We've rescued a couple of old TBs as well & myself I don't like giving them grain, cos mine do get silly - there are a few conditioning feeds around that are grain free and work well (I used Weight Lifter - not sure if that, or something similar is available in the states?) plus plenty of good quality grass hay & some lucerne.

Couple of other things that may help your old girl - have her teeth checked, make sure she has access to a mineral lick block & feed her little and often. When we first got our oldest boy, he had been without decent food for so long, he could not finish a normal sized feed - so we fed him small feeds several times a day until he adjusted and then cut him back to 3 feeds, then 2 etc gradually getting up to a proper sized feed.

Best of luck with her & good on your sister for taking her in & giving her another chance


----------



## sparks879 (Oct 17, 2007)

*Re: Can anyone help w/ ? on abused TB*

I agree with smithy on this one. I really dont care for any pre mixed feeds. as i never really know what is in them. Having her teeth checked is a must. If they are not in good shape she will not be able to eat all of her food reasulting in a lot of waste and longer recovery time. Black oil sunflower seeds is a good way yo add protein to the diet of a horse. I rescued a skinny mare a few years ago and brough her back soely on soaked hay pellets good hay, BOSS and rolled oats. 
A blanket is another good idea, giving her the strength to gain weight rather then keep warm. Turpintine on the bottem of her feet a couple times a week will help to harden them up. But make sure she doesnt have any thrush.
beth


----------



## Molly&Monica (Sep 9, 2009)

*Re: Can anyone help w/ ? on abused TB*

YES! to the blankey! We adopted a mare 2 years ago in the Fall. The slow process of gaining weight carefully took her all the way into the coldest parts of winter and any stressful situation (she bonked her eye and the vet came out, shots, or learning something new) would cause her to chill and she would shiver!!

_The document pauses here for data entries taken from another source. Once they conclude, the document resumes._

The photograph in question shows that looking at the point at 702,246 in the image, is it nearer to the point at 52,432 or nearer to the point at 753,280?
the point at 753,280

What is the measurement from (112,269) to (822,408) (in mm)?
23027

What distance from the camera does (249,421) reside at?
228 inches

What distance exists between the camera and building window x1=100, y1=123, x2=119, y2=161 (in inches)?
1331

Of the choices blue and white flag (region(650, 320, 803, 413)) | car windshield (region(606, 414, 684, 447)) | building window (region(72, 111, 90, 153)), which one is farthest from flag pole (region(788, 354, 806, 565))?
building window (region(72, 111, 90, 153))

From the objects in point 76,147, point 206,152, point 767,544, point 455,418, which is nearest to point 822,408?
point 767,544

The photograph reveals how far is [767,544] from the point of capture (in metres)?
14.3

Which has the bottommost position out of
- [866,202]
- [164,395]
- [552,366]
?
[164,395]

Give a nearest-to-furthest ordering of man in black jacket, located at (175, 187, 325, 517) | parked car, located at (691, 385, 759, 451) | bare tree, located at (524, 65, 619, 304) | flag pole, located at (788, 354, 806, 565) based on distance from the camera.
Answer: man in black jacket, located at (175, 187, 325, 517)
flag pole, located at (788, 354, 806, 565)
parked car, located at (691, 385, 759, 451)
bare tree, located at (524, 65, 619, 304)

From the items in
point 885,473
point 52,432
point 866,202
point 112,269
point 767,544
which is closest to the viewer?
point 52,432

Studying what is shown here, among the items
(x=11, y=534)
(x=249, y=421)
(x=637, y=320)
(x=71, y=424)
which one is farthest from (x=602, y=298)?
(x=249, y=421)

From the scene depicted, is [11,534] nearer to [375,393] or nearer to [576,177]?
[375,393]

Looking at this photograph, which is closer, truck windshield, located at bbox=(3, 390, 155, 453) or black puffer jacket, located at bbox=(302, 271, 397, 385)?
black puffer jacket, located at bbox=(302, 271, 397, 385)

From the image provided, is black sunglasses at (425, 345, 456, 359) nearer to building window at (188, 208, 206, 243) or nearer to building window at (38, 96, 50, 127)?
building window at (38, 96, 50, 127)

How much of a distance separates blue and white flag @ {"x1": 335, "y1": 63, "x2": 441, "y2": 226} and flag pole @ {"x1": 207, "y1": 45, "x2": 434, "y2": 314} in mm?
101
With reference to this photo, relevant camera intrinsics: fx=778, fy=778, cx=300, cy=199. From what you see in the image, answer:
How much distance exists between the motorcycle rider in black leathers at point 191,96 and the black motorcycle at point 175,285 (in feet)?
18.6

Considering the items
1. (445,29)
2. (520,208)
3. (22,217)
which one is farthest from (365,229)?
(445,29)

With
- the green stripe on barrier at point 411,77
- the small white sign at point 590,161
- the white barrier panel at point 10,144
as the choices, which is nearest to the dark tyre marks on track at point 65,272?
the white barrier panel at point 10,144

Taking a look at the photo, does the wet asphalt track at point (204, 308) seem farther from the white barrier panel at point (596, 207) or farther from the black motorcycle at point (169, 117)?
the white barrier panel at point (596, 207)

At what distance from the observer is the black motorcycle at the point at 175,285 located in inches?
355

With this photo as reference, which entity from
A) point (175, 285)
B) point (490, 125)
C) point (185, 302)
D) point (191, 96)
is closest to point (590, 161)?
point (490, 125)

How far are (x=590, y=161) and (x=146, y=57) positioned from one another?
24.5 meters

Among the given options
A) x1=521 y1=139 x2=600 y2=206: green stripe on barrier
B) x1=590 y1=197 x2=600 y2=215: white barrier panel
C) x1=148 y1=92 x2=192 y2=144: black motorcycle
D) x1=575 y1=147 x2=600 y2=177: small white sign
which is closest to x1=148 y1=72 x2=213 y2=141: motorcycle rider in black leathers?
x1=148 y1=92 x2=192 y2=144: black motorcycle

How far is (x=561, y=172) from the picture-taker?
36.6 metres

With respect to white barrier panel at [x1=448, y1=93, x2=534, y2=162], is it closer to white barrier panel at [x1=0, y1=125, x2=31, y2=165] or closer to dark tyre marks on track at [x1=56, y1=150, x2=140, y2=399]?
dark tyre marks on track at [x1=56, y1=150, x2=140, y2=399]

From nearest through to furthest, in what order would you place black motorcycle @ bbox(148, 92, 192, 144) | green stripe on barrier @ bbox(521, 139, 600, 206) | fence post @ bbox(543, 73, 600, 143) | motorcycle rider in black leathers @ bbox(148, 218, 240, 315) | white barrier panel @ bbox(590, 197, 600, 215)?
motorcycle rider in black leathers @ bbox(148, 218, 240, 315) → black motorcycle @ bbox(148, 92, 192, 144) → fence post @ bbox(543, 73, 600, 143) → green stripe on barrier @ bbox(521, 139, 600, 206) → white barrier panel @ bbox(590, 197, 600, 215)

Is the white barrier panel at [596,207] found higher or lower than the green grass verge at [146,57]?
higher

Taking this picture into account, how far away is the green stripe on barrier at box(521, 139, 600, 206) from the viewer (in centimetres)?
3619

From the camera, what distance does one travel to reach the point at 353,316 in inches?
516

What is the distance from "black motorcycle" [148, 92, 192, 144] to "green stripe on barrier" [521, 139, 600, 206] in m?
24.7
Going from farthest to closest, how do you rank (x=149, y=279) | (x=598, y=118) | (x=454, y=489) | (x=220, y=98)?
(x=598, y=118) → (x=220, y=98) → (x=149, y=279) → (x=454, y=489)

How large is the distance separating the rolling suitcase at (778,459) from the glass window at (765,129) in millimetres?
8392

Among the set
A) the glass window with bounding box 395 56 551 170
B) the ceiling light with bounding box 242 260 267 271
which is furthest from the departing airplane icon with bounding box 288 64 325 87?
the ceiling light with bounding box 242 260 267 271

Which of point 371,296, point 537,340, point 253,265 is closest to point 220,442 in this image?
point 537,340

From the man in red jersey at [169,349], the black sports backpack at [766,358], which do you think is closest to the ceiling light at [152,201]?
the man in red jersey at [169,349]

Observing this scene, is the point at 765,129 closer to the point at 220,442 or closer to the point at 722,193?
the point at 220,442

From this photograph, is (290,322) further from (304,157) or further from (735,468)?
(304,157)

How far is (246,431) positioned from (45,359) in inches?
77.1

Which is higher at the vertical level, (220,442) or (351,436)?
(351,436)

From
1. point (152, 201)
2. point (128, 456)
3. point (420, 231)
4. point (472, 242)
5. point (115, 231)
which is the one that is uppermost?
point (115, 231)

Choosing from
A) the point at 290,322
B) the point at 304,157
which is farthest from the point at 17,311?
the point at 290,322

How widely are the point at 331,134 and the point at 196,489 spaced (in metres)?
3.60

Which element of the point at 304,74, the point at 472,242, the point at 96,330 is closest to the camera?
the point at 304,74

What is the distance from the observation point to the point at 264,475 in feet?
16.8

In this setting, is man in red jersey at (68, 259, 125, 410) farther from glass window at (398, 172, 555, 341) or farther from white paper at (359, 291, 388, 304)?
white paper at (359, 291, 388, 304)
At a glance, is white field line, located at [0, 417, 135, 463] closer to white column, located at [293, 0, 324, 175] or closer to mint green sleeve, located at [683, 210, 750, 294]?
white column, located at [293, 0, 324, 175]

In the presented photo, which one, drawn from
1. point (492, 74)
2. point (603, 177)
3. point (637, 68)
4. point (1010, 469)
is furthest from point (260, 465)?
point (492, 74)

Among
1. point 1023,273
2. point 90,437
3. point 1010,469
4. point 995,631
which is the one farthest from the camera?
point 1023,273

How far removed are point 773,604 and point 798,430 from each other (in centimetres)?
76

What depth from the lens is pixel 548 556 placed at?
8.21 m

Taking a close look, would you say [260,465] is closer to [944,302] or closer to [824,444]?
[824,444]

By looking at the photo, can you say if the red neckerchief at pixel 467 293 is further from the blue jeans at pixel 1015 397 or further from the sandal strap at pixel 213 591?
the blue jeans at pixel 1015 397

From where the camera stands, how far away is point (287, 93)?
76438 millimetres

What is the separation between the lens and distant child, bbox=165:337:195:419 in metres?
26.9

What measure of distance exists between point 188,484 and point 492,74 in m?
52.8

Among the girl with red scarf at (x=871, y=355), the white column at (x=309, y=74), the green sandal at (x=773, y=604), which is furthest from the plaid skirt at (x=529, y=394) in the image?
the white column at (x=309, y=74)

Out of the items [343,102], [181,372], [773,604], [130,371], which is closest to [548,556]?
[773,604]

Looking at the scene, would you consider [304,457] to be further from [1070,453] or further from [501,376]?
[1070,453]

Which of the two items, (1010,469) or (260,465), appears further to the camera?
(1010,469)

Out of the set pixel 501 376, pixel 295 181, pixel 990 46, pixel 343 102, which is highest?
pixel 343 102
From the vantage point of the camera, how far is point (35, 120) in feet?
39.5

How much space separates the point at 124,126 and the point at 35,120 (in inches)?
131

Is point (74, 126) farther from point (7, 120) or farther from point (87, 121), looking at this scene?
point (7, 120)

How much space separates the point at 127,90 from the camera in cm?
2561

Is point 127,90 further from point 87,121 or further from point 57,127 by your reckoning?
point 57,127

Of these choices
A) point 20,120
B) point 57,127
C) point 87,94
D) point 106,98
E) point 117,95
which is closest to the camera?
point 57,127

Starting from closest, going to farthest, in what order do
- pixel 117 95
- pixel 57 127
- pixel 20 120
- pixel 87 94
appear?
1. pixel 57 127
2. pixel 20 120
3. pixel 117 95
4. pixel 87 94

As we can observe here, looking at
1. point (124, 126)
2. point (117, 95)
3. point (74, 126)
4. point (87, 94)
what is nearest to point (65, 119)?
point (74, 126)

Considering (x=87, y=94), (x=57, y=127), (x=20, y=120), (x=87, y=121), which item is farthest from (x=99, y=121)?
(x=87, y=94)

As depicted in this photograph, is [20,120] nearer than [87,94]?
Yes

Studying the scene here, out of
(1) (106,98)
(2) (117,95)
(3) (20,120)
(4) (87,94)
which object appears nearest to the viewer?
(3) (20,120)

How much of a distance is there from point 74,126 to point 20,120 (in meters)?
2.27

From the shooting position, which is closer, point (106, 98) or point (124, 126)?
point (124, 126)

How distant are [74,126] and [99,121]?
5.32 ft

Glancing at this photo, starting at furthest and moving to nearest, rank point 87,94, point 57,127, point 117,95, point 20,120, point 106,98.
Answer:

Also, with all of the gentle feed mixes on the market (for just a little more $) why chance the sweet feed? Horses aren't meant to digest corn. Quality hay and beet pulp/senior horse feed will be a safe bet.


----------



## liz (Oct 5, 2007)

*Re: Can anyone help w/ ? on abused TB*

Thank you all again for the awesome advice!

Tigs had a scare with a bout of colic Saturday night, my sis found a kind and gentle vet that came out at 10PM and didn't charge her an arm and a leg....he also drew blood andd found that she has salmonella....she is recovering from the colic and is on an antibiotic. So far she is doing well.


----------



## sparks879 (Oct 17, 2007)

*Re: Can anyone help w/ ? on abused TB*

If you do beet pulp be carful as it has a lot of sugar in it. Especially when added to a sweet feed. Too much sugar isnt good for them.
beth


----------



## lupinfarm (Aug 26, 2009)

*Re: Can anyone help w/ ? on abused TB*

Please don't feed sweetfeed. It's all sugar and no nutrients. I got my little rescue 150lbs underweight and we fed solely Purina Hi Fat Hi Fibre and she was fat and happy pretty soon.

I had a TB who had trouble keeping weight on and we used HiFi regularly with her.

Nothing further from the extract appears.